Dataset excerpts:
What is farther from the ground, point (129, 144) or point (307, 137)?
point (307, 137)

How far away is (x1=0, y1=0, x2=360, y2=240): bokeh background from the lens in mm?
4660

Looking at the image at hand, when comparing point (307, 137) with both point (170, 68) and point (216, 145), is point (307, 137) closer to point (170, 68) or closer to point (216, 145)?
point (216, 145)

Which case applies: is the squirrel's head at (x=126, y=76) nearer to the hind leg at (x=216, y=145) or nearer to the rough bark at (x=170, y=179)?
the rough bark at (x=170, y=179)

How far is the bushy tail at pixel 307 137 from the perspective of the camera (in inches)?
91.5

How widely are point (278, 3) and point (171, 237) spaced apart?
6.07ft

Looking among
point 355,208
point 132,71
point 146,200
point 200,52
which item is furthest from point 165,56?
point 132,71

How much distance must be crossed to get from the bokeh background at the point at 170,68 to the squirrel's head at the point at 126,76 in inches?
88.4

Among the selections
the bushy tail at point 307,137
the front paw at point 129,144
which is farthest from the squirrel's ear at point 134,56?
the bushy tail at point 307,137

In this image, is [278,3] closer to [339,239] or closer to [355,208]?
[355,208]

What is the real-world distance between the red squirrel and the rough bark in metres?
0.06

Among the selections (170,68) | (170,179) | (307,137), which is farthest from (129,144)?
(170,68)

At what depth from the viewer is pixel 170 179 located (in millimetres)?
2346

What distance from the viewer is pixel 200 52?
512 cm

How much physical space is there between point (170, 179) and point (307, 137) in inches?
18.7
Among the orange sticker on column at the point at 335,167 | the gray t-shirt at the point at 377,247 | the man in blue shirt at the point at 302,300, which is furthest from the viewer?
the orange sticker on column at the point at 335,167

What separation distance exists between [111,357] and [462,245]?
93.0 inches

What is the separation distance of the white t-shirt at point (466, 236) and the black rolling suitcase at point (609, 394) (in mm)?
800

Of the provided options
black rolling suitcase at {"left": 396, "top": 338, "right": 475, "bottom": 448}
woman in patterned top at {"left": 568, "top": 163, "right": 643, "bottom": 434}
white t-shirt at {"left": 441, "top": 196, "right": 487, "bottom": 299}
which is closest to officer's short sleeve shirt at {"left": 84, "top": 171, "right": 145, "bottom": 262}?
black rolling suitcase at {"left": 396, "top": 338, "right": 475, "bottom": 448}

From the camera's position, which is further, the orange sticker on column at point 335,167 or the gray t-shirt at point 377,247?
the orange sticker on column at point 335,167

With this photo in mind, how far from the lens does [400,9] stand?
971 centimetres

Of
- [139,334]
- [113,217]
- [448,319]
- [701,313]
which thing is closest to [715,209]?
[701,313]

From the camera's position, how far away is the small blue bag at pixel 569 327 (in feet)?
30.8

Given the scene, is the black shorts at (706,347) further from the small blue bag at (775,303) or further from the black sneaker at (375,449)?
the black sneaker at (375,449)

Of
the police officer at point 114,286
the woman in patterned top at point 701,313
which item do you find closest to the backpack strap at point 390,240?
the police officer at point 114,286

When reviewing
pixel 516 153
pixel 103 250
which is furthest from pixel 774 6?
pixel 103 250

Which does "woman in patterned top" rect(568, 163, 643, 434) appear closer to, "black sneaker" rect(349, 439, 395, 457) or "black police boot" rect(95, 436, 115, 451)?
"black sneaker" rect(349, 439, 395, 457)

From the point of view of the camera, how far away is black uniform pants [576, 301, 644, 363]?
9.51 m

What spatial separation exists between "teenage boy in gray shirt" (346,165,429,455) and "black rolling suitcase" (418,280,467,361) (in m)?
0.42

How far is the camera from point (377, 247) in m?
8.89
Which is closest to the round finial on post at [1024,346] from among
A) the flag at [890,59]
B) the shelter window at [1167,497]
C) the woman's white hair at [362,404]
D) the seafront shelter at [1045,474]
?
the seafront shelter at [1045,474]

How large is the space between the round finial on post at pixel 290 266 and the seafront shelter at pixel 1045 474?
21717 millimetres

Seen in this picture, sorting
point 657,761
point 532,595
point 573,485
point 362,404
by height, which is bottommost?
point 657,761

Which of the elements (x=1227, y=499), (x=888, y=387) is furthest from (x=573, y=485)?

The task: Starting at the line containing "How large is" and ending at the last line of the material, can you repeat every line, requests included, with each distance and point coordinate in the answers scaled by 2.4? Round the results to whole numbers with halves going up, and leave the numbers in the requests unchanged.

Task result:
How large is the space between the round finial on post at pixel 290 266 and the seafront shelter at pixel 1045 474?
52121 millimetres

Seen in this picture, sorting
point 657,761
point 532,595
point 573,485
point 362,404
by height, which is bottommost?
point 1577,1826

Which of the elements (x=1227, y=499), (x=888, y=387) is furthest from (x=573, y=485)?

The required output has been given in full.